SELECTED EXTRACT
The NCAA’s own studies indicate that marijuana use, at least, is increasing among athletes. The most recent figures, from about a year ago, found that positive tests for the drug increased from 28 in 2008-09 to 71 in 2009-10. Still, that’s less than 3 percent of athletes.

While declining to provide specific numbers regarding failed tests, University of Michigan Athletics Director David Brandon said his program has observed the opposite trend since stepping up the frequency of its random testing in 2010. Michigan now conducts "hundreds" of tests a year, with irregular frequency and timing to keep students on their toes. The message to students? “Don’t think you can kind of play Russian roulette and engage in that behavior and hope that you won’t get tapped for a test.” That was often the thinking before, Brandon said.

“The program has been wildly successful in terms of the impact that it’s had and the significant reduction in the number of positives,” and in the way athletes think about drug use, Brandon said. “This really wasn’t born by seeing what other people were doing, it was really driven by a clear philosophy and value that we have here, that we don’t want our students to be engaged in illegal drug use of any form.”

EXERCISES TO COMPLETE
**A)** Reproduce the passage on drug testing of college athletes between "The NCAA’s own" and "before, Brandon said.", inclusive, swapping "marijuana" for "cannabis".
**B)** Extend the passage on drug testing of college athletes with a few sentences that follow on from its last one.

PROVIDED MATERIAL
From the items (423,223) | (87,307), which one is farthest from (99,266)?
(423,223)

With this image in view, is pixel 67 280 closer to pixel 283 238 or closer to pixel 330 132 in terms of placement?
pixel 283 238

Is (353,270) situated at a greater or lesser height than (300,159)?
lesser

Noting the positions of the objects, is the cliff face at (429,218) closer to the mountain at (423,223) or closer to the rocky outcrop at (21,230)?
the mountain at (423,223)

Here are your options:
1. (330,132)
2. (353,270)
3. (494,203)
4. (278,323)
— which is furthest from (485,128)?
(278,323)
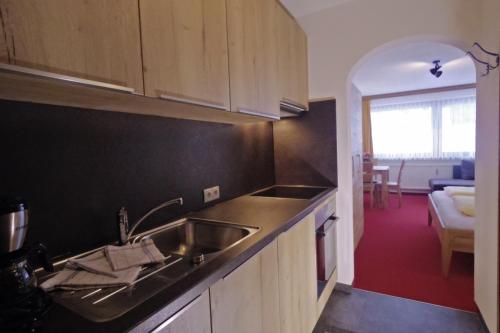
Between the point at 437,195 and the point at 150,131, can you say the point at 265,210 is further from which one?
the point at 437,195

RESULTS OF THE EXERCISE
**A)**
The NCAA’s own studies indicate that cannabis use, at least, is increasing among athletes. The most recent figures, from about a year ago, found that positive tests for the drug increased from 28 in 2008-09 to 71 in 2009-10. Still, that’s less than 3 percent of athletes.

While declining to provide specific numbers regarding failed tests, University of Michigan Athletics Director David Brandon said his program has observed the opposite trend since stepping up the frequency of its random testing in 2010. Michigan now conducts "hundreds" of tests a year, with irregular frequency and timing to keep students on their toes. The message to students? “Don’t think you can kind of play Russian roulette and engage in that behavior and hope that you won’t get tapped for a test.” That was often the thinking before, Brandon said.

**B)**
But if a player tests positive for marijuana three weeks after smoking it some weekday, Huma posited, does that justify banning him or her from competition? A better approach would be educating athletes about the implications of drug use, he said.

After a first positive test result, Michigan suspends the player from all team activities for a week and the next competition. For the second, the athlete is suspended for two weeks and a third of the season’s competitions. The third positive test prompts permanent removal from the team.

Oregon’s drug testing program, which will cost an estimated $35,000 annually, will mandate counseling and substance abuse counseling, including a clinical psychologist assessment, after a first positive test. The second will prompt a formal “behavior modification contract” defining the coach's and athletics department’s expectations and the consequences of noncompliance. A third positive test makes an athlete ineligible for competition for the equivalent of half an entire season. The athlete will be cut from the team and lose all athletic scholarships beginning with the next term after a fourth positive test.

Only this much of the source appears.